Au centre du Temple d'Or, un sanctuaire. Au centre du sanctuaire,
le plus grand des gurus : pas un homme, mais un livre, le Granth.
Vénéré comme un dieu, éventé
en permanence, il est transporté sur une chasse portée
par des Sikhs d'élite. Autour du sanctuaire, le bassin rempli
du Divin nectar. Des familles entières y font leurs ablutions
rituelles. Le tout est ceinturé par une promenade de marbre
où glissent de merveilleux saris.
Le
plus frappant dans le Temple d'or, ce ne sont ni le marbre et l'or,
ni les turbans et les dagues des hommes, ni même la beauté
surnaturelle des femmes, c'est la joie tranquille et l'humilité
des fidèles. Hypnotique, la musique sacrée - en
fait des strophes chantées du Granth - rythme doucement la
promenade. Au milieu de tant de beauté, un jeune homme
de 18 ans, déjà désenchanté, raconte
pourtant la corruption publique ("du simple fonctionnaire au
Premier ministre") et les difficultés quotidiennes.
Pas
plus dissemblables qu'Amritsar et Delhi. Comme une ouverture
d'opéra, la capitale indienne introduit tous les thèmes
(et les contradictions) de l'action à venir : le sublime
et l'obscène, le moderne et l'archaïque, la misère
et l'opulence, le romanesque et le trivial. Avec le désordre
pour leitmotive.
Mon
hôtel de la vieille ville me replonge au Pakistan. Le City
Palace Hotel ("a home of palatial comfort", sic) fait
face à Jama Masjid, la glorieuse mosquée laissée
par Shah Jahan. Tout autour, des enseignes en urdu, la ronde
des rickshaws, les ruelles, les bazars, les gargotes et une majorité
d'hommes. Des moutons nourris aux ordures campent sur l'un des escaliers
monumentaux de la plus grande mosquée indienne. Au pied des
marches, côté est, c'est la Cour des miracles. Trois
jours à Delhi et je ne compte déjà plus les
sans-toits, les paralytiques, les corps déformés,
membres rachitiques ou hypertrophies, doigts rongés par la
lèpre. Le blindage se met en place, sûrement, honteusement.
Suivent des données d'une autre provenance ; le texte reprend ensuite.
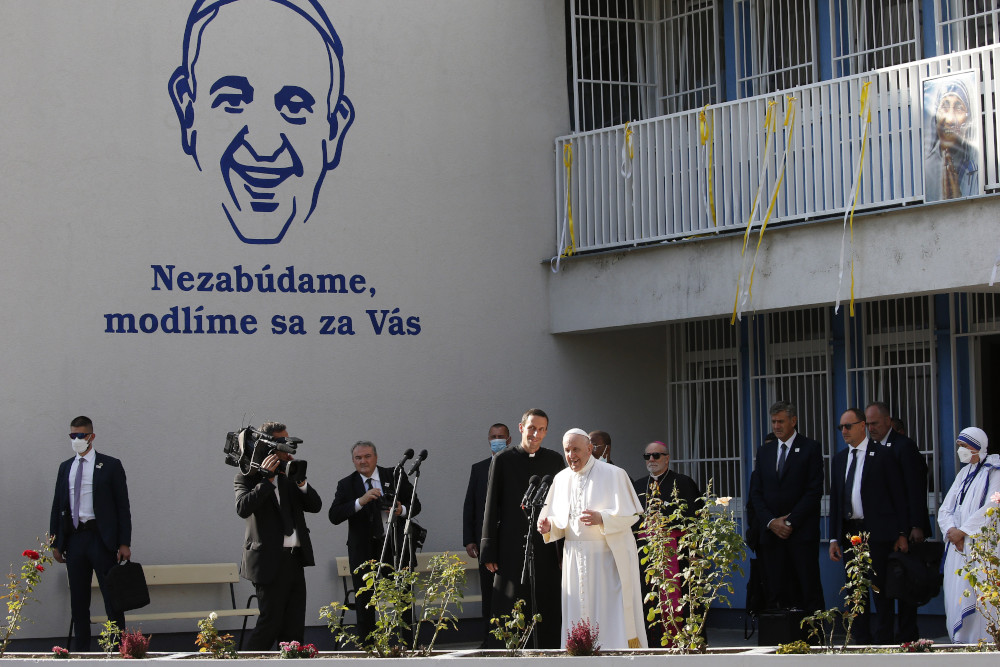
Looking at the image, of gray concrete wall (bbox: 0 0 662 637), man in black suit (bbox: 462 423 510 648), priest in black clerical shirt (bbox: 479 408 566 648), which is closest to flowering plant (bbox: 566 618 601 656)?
priest in black clerical shirt (bbox: 479 408 566 648)

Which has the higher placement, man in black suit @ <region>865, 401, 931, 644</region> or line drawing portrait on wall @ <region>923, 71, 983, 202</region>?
line drawing portrait on wall @ <region>923, 71, 983, 202</region>

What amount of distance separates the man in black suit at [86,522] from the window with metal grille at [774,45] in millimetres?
7431

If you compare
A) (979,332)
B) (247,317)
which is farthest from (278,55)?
(979,332)

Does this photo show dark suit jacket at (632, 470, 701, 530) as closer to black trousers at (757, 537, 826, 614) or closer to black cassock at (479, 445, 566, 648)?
black trousers at (757, 537, 826, 614)

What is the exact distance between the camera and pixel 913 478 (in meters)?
11.5

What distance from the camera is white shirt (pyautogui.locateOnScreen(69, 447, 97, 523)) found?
12.1m

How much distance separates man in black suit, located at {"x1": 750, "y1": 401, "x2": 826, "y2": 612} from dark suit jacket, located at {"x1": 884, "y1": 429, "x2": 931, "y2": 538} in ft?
2.52

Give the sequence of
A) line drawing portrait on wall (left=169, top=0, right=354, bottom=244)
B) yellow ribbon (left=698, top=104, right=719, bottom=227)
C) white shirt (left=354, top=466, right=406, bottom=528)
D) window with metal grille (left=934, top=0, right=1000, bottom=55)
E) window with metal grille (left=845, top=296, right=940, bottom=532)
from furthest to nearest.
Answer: yellow ribbon (left=698, top=104, right=719, bottom=227) < line drawing portrait on wall (left=169, top=0, right=354, bottom=244) < window with metal grille (left=845, top=296, right=940, bottom=532) < window with metal grille (left=934, top=0, right=1000, bottom=55) < white shirt (left=354, top=466, right=406, bottom=528)

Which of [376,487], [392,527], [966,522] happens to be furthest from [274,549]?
[966,522]

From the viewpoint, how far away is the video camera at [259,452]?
1039cm

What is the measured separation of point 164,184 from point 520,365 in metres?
3.88

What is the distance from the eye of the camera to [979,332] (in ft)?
43.1

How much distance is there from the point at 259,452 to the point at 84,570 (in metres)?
2.60

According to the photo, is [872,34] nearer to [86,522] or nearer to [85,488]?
[85,488]
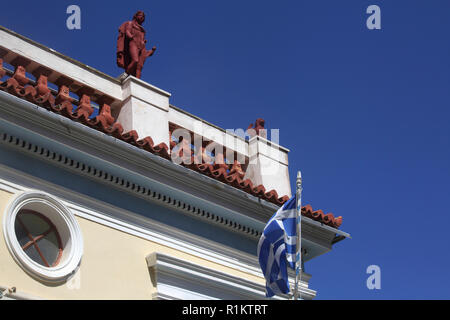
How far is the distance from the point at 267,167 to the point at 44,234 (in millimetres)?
4564

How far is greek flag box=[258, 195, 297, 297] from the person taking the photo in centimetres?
1270

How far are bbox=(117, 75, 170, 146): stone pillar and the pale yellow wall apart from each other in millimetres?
1754

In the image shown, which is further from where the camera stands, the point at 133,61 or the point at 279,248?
the point at 133,61

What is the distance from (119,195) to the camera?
13062mm

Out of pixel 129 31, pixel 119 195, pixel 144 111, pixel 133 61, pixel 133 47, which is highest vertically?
pixel 129 31

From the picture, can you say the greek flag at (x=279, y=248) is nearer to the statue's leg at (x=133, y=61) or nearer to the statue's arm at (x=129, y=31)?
the statue's leg at (x=133, y=61)

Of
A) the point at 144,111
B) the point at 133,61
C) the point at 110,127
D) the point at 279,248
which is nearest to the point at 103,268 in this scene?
the point at 110,127

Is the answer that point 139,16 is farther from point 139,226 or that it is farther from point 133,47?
point 139,226

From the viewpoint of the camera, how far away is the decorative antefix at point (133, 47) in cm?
1477

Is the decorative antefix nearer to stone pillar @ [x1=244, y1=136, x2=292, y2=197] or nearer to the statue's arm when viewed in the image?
the statue's arm

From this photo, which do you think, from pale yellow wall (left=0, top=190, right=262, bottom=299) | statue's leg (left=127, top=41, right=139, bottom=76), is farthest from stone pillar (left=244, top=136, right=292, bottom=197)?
pale yellow wall (left=0, top=190, right=262, bottom=299)

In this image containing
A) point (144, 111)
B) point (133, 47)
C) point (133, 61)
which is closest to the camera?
point (144, 111)

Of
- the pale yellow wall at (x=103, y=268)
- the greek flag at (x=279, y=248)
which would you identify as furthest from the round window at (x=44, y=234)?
the greek flag at (x=279, y=248)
Il y a tellement de miséreux qu'on ne les voit plus.
Cinq
cents mètres plus loin, le quartier musulman se dissout
dans la circulation automobile. Sous un banian, une télévision
diffuse tous les soirs une comédie musicale. Encore quelques
pas et l'on est accueilli dans un temple krishnaïte par...
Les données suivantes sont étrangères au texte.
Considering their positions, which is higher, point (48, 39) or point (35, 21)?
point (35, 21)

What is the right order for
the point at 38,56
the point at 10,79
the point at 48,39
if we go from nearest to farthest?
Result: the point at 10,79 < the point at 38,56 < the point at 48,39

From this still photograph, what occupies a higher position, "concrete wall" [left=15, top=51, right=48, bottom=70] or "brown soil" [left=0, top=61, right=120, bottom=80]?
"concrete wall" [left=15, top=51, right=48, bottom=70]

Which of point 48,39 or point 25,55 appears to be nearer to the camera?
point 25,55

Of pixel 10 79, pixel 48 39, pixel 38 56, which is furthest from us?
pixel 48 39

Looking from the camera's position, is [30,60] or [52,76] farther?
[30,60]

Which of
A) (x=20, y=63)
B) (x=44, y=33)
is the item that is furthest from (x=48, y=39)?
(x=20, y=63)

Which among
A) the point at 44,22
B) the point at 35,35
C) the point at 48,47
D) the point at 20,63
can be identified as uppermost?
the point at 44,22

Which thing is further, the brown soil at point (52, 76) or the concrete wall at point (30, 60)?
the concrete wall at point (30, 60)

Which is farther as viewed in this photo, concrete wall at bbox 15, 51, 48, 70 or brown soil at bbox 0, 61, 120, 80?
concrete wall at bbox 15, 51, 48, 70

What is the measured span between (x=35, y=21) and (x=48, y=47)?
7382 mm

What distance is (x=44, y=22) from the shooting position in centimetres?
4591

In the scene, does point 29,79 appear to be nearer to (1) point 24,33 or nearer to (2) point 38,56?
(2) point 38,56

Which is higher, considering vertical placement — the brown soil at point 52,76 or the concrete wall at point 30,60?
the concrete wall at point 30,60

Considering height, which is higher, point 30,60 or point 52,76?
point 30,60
une touche de rouge sur le front et un bracelet assorti au poignet.
Le 23 août, c'était Janmashtami, l'anniversaire de
Krishna. L'incarnation majeure de Vishnu, chargée de porter
le message de la "Délivrance", est vénérée
par des millions d'Indiens (parmi d'autres hauts faits plus
nobles, j'aime assez l'épisode dans lequel il possède
simultanément 1000 bergères ; on lui prête également
16.000 épouses et 180.000 enfants).
Impossible
de ne pas transiter tôt ou tard par les colonnades de Connaught
Place, riche et aseptisée. Dans les fast-foods à la
mode, même les Indiens se parlent en anglais. Plus au sud,
on débouche sur la très officielle Rajpath, les Champs-Elysées
locaux terminés par l'arc de "l'India Gate".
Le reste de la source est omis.